In various applications, Transformer models are used from powerful multi-accelerator clusters to individual mobile devices. Developers train fundamental models like PaLM 2, Llama, and ViTs in different sizes to meet the varied requirements for inference. However, training these models comes with higher costs, limiting the supported model sizes.
Large foundational models are used in various situations such as quick responses on mobile phones or handling batches on multi-cluster GPUs for large-scale web applications. These models offer independently trained models in different sizes to accommodate different circumstances. To cater to a wide range of applications, these model sizes are typically grouped on a logarithmic scale in a roughly linear fashion.
A group of researchers from Google Research, the University of Texas at Austin, the University of Washington, and Harvard University have introduced MatFormer, a Transformer architecture explicitly designed for adaptability. MatFormer allows for the creation of integrated models that can generate multiple smaller submodels without additional training.
MatFormer incorporates a nested sub-structure within the standard Transformer and optimizes all the granularities to produce a single, universal elastic model. The researchers deliberately mix various levels of information in different layers of the MatFormer model to produce accurate submodels without incurring extra training costs.

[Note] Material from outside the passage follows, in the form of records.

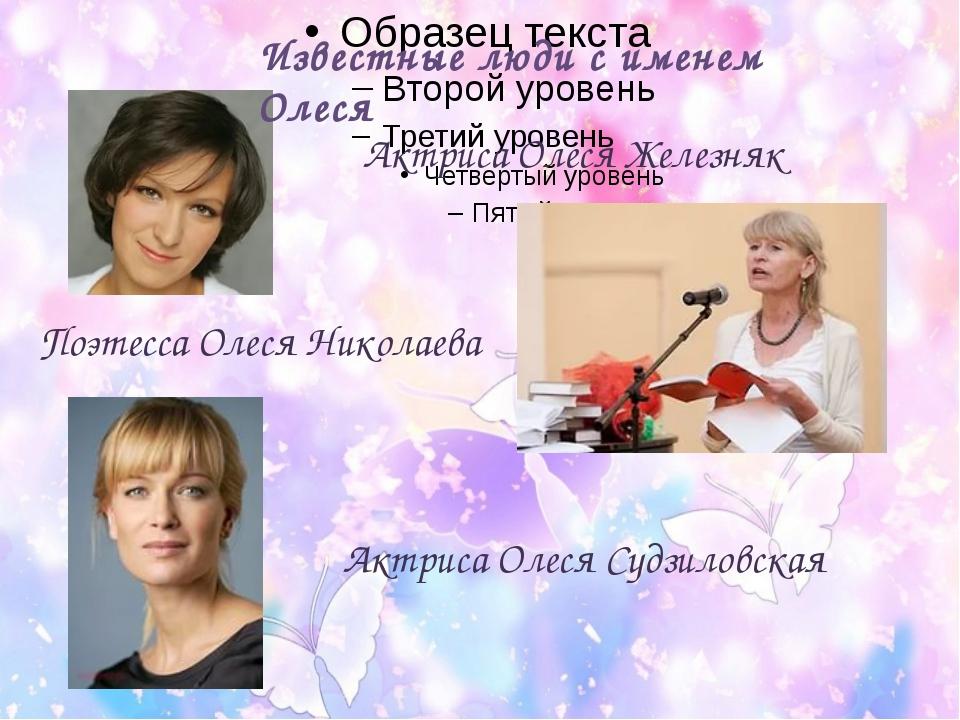 Актриса Олеся Железняк Поэтесса Олеся Николаева Актриса Олеся Судзиловская И...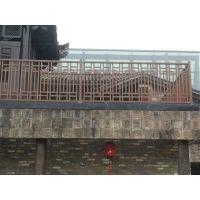 景区木纹仿古护栏铝窗格定制价格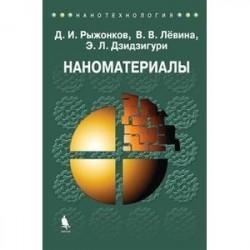 Наноматериалы. Учебное пособие.
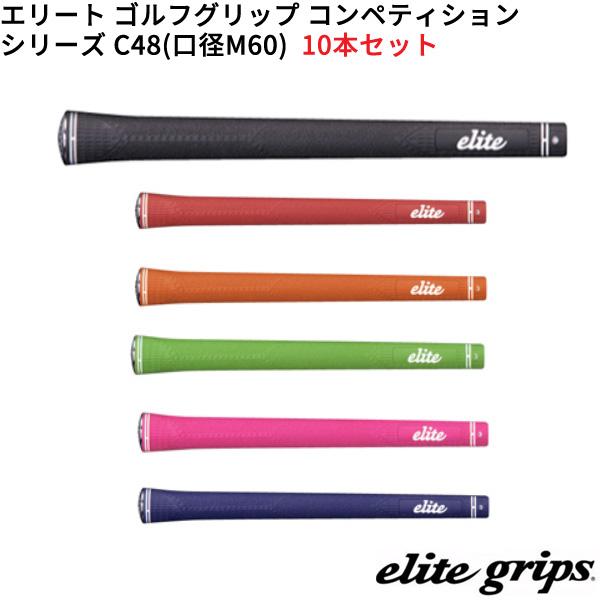 (取寄)エリートグリップ コンペティションシリーズ C48(M60) ゴルフグリップ 10本セット シャフト口径M60に対応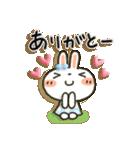 女子力UP!白うさぎさん日常パック(個別スタンプ:05)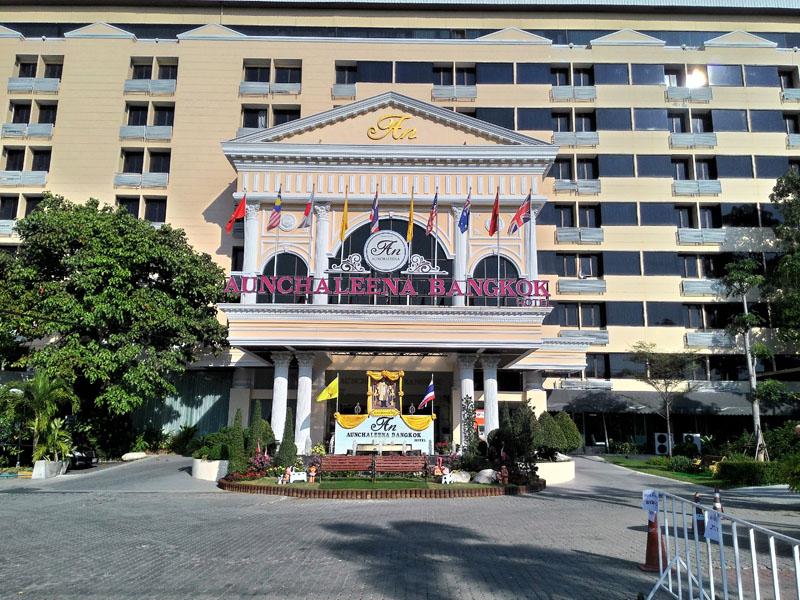 The Chaleena Hotel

Through this approach, they combine and adjust the complexity of the model across different layers.
The nested structure focuses on the hidden representations of the Feed Forward Network (FFN) block, enhancing the model’s capabilities by ordering the attention heads from most to least significant. By distributing the more significant heads among a larger number of submodels, training is accelerated by 15%. This method also allows for the extraction of smaller submodels while maintaining accuracy.
The researchers found that they could generate a substantial number of accurate smaller models without further optimization by selecting different levels of detail for each MatFormer layer. The effectiveness of MatFormer was studied across different model types, modalities, and scales, with comparable validation loss and one-shot downstream performance to independently trained counterparts. MatFormer proves to be a robust and reliable architecture for various AI tasks.